**GOAL OF THE EXERCISE**
Continue the account of the 2014 tomato season below from the point where it stops.

___ QUOTED PASSAGE ___

It's over for 2014.
The tomato plants were pulled last Saturday. They were meant to be pulled the prior Saturday but the gardeners didn't show.
I didn't harvest at all during the week but I did pick off a few tomatoes before the plants were pulled last Saturday. Sunchocola, which looked pretty darn good and strong three weeks ago, got the fungal disease. The top of the plant looked like it had spider webs on it. For what it's worth the Sunchocola plant also had a couple of hornworms on it, though that's not related to the fungal disease.
Our total harvest for the year ended up at 6904 tomatoes. Here are our top ten harvest totals for 2014:
Orange Paruche -- 1250
Sunchocola -- 1015
Matt's Wild Cherry -- 683
SunGold -- 666
Sugar Snack -- 333
Husky Cherry Red(2) -- 332
Husky Cherry Red(1) -- 245
Evan's Purple Pear -- 189
Black Cherry -- 153
Indigo Rose -- 139
We added a lot of compost in preparation for this year. The plants started out strong but more importantly we were very pleased with the taste of this year's crop. However, most of the plants "hit the wall" relatively soon. Why?
Well, one never knows. For instance, it could have been a weak year for seedlings...but barring a few tomato plants that didn't seem to be the issue. The soil was prepped moreso than in other years. But there were two factors overriding everything else: This was the hottest year on record and we got very little rain during the prior winter.

___ LISTED RECORDS ___

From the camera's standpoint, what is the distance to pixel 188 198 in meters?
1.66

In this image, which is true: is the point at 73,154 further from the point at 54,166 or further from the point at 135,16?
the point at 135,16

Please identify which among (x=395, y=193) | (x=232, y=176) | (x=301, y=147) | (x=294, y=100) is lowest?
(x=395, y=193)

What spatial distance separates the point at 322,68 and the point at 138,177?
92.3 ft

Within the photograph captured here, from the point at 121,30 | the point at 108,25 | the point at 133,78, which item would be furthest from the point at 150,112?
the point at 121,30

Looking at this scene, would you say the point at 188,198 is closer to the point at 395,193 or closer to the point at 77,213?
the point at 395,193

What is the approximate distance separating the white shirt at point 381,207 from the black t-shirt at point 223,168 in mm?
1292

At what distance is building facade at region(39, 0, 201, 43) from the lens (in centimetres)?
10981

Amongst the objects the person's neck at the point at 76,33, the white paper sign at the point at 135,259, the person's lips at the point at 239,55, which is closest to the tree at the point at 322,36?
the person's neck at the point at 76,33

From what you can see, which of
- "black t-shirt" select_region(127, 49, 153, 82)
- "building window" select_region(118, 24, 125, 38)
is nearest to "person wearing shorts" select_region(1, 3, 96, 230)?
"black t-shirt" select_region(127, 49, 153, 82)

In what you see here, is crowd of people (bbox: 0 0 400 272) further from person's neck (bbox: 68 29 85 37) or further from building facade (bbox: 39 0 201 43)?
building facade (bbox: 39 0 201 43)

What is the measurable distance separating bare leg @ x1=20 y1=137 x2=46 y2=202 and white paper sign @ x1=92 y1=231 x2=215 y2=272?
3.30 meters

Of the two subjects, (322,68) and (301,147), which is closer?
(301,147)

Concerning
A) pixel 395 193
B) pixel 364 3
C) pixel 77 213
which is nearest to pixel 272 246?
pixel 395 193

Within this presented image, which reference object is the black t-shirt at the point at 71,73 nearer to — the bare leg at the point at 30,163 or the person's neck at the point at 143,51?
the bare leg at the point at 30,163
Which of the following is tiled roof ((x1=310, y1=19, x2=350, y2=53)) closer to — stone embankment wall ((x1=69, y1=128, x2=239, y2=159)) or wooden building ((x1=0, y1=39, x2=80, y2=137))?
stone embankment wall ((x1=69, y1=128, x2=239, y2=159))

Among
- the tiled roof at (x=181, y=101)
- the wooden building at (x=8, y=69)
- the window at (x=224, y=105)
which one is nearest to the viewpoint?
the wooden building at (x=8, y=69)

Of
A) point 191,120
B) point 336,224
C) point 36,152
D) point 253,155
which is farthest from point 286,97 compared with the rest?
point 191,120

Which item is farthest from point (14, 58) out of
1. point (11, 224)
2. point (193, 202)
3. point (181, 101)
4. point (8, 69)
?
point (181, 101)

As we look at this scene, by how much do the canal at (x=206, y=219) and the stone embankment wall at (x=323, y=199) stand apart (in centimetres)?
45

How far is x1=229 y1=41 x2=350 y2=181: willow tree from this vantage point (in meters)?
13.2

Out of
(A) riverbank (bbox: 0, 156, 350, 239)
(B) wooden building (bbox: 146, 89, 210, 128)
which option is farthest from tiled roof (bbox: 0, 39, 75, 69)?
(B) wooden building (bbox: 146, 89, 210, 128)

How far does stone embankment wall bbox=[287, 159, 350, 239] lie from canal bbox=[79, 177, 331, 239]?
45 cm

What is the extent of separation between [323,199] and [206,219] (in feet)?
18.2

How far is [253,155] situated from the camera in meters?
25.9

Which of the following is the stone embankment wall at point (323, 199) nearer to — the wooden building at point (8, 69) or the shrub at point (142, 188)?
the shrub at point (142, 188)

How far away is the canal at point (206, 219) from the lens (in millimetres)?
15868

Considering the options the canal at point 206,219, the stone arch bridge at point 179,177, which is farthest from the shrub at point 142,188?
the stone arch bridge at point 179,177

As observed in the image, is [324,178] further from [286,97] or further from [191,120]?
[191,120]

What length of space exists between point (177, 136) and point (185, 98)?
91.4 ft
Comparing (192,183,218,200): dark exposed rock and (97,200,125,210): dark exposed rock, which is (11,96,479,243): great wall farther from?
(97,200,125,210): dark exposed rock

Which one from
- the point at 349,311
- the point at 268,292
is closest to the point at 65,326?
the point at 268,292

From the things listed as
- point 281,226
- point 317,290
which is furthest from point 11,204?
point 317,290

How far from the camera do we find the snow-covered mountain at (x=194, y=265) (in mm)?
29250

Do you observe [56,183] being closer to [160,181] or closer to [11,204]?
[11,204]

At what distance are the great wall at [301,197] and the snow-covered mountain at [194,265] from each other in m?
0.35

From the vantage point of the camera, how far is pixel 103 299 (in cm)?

___

**ANSWER TO THE PROBLEM**
This record's record heat is consistent with how our plants seemed to peak and die about two to three weeks earlier than before. That is clear. But what about fall and winter rains? We're warming to the opinion that the rains in the fall/winter affect next year's crop. We're beginning to believe that rain brings worms up to the top of the soil, depositing worm castings where the tomato plants can later use it.
2013 was our worst harvest year on record. In that year we had little rain the prior fall/winter and I did not prepare the soil like I did in the fall of 2013. And it showed. In 2007 I could find plenty of worms in our front yard. This year I don't think I saw a single worm anywhere in our growing area.
Our plans for 2015 will involve prepping the soil similar to what we did late last year. That means we should acquire compost in the near future. But if we have a low rain amount during the next fall and winter, we may not plant tomatoes for 2015. Or we'll scale back and try to not "fight nature" as much as in prior years.